Duncan Sands baldrick at free.fr
Tue Jan 18 23:36:20 PST 2011


Hi Chris,

>> Simplify (X<<1)-X into X.  According to my auto-simplier this is the most common missed
>> simplification in fully optimized code.  It occurs sporadically in the testsuite, and
>> many times in 403.gcc: the final bitcode has 131 fewer subtractions after this change.
>> The reason that the multiplies are not eliminated is the same reason that instcombine
>> did not catch this: they are used by other instructions (instcombine catches this with
>> a more general transform which in general is only profitable if the operands have only
>> one use).
>
> Cool.  Please add a comment to the code about why the explicit multiply is checked.  I still don't understand what the multiply having multiple uses has to do with it.  It seems that you can completely drop "match(Op0, m_Mul(m_Specific(Op1), m_ConstantInt<2>())) ||" since it should always be canonicalized to a shift.

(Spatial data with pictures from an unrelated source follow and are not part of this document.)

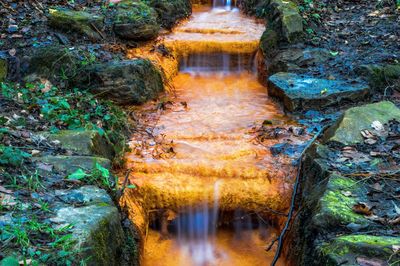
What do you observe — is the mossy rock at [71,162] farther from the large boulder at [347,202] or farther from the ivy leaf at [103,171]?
the large boulder at [347,202]

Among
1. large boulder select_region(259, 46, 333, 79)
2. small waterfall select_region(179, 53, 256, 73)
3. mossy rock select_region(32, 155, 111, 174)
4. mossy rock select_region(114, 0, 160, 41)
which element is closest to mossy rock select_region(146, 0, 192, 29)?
mossy rock select_region(114, 0, 160, 41)

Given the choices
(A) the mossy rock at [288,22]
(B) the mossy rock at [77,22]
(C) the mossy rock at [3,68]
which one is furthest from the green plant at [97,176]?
(A) the mossy rock at [288,22]

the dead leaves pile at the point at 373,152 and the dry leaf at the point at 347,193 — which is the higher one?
the dead leaves pile at the point at 373,152

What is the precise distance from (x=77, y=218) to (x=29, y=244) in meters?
0.41

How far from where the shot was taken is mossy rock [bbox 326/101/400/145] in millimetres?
4609

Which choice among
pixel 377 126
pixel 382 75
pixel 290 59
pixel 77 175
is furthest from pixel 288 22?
pixel 77 175

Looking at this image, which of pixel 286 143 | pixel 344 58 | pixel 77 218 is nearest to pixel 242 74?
pixel 344 58

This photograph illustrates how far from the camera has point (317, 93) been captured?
6227 mm

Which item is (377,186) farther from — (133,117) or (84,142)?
(133,117)

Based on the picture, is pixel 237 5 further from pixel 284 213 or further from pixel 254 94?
pixel 284 213

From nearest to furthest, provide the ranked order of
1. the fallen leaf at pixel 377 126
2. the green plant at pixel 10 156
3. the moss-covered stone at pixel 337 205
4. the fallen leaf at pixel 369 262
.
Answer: the fallen leaf at pixel 369 262
the moss-covered stone at pixel 337 205
the green plant at pixel 10 156
the fallen leaf at pixel 377 126

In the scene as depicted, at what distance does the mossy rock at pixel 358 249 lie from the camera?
2.64m

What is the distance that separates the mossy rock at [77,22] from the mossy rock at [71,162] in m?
3.62

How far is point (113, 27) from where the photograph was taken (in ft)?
24.4
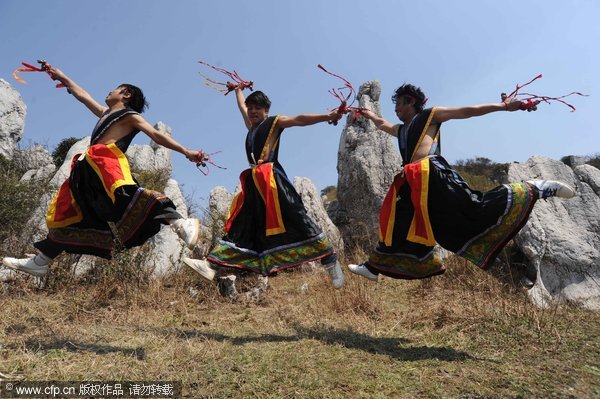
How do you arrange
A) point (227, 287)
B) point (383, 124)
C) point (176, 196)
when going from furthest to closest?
1. point (176, 196)
2. point (227, 287)
3. point (383, 124)

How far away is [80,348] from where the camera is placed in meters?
3.12

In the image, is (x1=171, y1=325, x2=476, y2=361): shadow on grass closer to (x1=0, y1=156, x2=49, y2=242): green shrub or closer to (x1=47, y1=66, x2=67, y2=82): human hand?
(x1=47, y1=66, x2=67, y2=82): human hand

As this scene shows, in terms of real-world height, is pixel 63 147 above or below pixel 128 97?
above

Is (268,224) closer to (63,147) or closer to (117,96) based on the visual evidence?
(117,96)

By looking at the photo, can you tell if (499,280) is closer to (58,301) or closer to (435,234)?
(435,234)

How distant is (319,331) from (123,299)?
244 centimetres

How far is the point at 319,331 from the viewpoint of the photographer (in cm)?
391

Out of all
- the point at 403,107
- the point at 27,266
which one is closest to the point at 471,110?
the point at 403,107

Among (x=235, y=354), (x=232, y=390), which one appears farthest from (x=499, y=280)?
(x=232, y=390)

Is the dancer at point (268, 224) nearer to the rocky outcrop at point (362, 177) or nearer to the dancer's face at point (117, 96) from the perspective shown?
the dancer's face at point (117, 96)

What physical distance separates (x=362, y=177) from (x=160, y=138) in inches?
234

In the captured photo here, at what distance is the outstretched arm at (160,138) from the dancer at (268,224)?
0.58 metres

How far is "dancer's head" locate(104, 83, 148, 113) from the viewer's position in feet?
12.2

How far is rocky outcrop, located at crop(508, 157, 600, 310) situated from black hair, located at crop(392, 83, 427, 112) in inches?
116
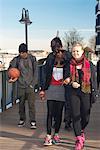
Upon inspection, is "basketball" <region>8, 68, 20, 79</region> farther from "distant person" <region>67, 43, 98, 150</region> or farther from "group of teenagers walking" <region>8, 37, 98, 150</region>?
"distant person" <region>67, 43, 98, 150</region>

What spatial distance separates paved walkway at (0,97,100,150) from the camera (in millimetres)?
7004

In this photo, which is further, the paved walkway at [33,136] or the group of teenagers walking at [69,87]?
the paved walkway at [33,136]

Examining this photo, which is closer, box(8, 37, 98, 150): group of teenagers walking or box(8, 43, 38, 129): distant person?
box(8, 37, 98, 150): group of teenagers walking

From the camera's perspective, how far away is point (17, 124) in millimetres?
9219

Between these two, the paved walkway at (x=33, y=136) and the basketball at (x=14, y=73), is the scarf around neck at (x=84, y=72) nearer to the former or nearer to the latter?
the paved walkway at (x=33, y=136)

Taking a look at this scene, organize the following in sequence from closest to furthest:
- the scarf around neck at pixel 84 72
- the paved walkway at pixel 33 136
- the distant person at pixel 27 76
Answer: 1. the scarf around neck at pixel 84 72
2. the paved walkway at pixel 33 136
3. the distant person at pixel 27 76

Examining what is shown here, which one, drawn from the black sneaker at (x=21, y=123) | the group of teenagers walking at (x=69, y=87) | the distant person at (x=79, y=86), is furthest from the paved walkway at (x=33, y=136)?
the distant person at (x=79, y=86)

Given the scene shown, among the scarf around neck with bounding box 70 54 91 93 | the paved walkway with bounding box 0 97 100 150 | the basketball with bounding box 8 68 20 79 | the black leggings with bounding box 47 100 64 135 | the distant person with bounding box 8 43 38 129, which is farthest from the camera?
the distant person with bounding box 8 43 38 129

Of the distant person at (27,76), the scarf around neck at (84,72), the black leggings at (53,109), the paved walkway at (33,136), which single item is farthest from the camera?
the distant person at (27,76)

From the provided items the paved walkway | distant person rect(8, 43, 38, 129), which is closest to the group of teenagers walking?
the paved walkway

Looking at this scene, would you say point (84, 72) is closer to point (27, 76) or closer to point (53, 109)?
point (53, 109)

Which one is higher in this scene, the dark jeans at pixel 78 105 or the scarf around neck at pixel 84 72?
the scarf around neck at pixel 84 72

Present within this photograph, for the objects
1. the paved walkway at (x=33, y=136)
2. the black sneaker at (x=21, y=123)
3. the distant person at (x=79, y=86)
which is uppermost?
the distant person at (x=79, y=86)

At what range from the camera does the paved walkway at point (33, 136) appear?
7.00 metres
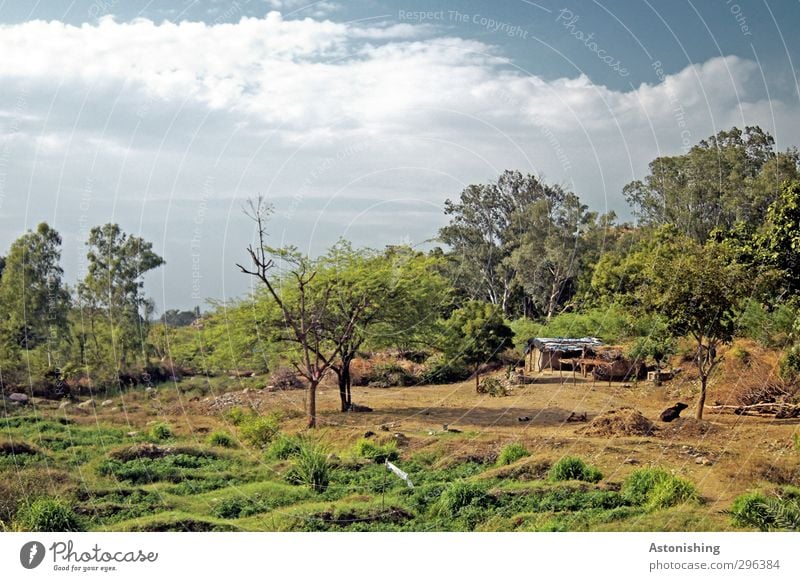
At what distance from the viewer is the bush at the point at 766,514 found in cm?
815

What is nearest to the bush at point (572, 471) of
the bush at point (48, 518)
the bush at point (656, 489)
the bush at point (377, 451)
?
the bush at point (656, 489)

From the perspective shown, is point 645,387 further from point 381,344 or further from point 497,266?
point 497,266

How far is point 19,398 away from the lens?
1653cm

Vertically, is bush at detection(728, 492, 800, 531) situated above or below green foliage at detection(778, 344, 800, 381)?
below

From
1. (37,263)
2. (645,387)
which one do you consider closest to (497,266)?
(645,387)

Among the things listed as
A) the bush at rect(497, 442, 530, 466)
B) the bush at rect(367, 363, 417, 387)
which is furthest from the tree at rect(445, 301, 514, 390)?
the bush at rect(497, 442, 530, 466)

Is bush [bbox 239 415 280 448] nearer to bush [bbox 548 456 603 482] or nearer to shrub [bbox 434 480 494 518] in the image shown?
shrub [bbox 434 480 494 518]

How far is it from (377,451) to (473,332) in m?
9.43

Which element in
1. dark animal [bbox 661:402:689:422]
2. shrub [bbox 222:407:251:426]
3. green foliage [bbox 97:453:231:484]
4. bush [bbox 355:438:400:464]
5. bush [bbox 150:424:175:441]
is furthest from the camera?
shrub [bbox 222:407:251:426]

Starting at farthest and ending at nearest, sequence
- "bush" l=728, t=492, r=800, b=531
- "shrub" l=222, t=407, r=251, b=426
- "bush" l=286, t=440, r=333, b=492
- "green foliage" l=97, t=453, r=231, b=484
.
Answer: "shrub" l=222, t=407, r=251, b=426 → "green foliage" l=97, t=453, r=231, b=484 → "bush" l=286, t=440, r=333, b=492 → "bush" l=728, t=492, r=800, b=531

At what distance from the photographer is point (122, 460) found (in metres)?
11.0

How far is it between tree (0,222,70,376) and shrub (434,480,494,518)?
37.3ft

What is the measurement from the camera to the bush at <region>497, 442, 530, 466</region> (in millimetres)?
10375
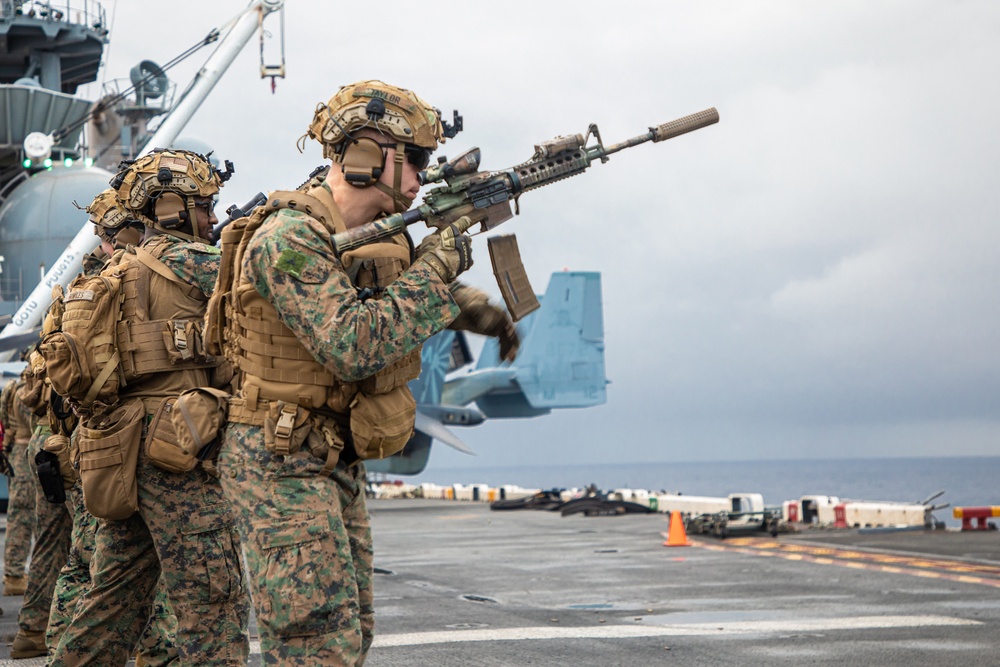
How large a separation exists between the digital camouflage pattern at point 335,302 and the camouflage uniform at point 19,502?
6.63 m

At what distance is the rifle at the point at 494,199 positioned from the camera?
4043 millimetres

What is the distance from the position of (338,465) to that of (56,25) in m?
31.2

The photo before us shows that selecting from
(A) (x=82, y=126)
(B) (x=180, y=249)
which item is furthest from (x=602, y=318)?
(B) (x=180, y=249)

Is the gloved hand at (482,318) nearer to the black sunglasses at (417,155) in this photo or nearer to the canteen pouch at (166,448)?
the black sunglasses at (417,155)

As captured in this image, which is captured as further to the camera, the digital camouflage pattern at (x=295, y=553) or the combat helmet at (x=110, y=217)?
the combat helmet at (x=110, y=217)

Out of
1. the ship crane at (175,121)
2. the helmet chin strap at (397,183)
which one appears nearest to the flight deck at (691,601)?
the helmet chin strap at (397,183)

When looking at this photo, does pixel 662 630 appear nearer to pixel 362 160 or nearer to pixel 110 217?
pixel 110 217

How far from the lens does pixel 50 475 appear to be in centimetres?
696

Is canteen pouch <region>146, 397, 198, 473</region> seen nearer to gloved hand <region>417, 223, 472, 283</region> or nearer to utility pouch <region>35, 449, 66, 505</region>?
gloved hand <region>417, 223, 472, 283</region>

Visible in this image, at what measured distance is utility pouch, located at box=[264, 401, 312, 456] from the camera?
152 inches

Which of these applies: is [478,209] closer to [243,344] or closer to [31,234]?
[243,344]

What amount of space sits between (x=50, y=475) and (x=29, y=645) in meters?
1.06

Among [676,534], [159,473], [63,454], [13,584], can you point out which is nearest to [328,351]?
[159,473]

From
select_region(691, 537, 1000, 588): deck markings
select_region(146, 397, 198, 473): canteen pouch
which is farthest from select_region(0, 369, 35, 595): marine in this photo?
select_region(691, 537, 1000, 588): deck markings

the explicit multiply is because when compiling at -O2 this code is called by
Early-CSE before multiplies have been canonicalized (the first Early-CSE pass
occurs before instcombine has run).

As for what multiple uses has to do with anything: instcombine performs the more
general transform "X*C-X -> X*(C-1)" but it only does it if "X*C" has one use
since otherwise you'd end up with two multiplications rather than one.  (Note
that instcombine handles "X*2" and "X<<1" the same way; I will write X*2).  What
instcombine didn't notice is that if C equals 2 then you don't get an extra mul
since "X*(C-1)" simplifies to "X".  Anyway, as a result if in optimized bitcode
you see a "X*2 - X" then you can be sure that "X*2" has more than one use since
otherwise instcombine would have zapped it, so simplifying "X*2 - X" to "X" is
only going to eliminate the subtraction and not the multiplication "X*2", which
is exactly what you see in 403.gcc for example: lots of subtractions removed,
but no multiplications removed.

Ciao, Duncan.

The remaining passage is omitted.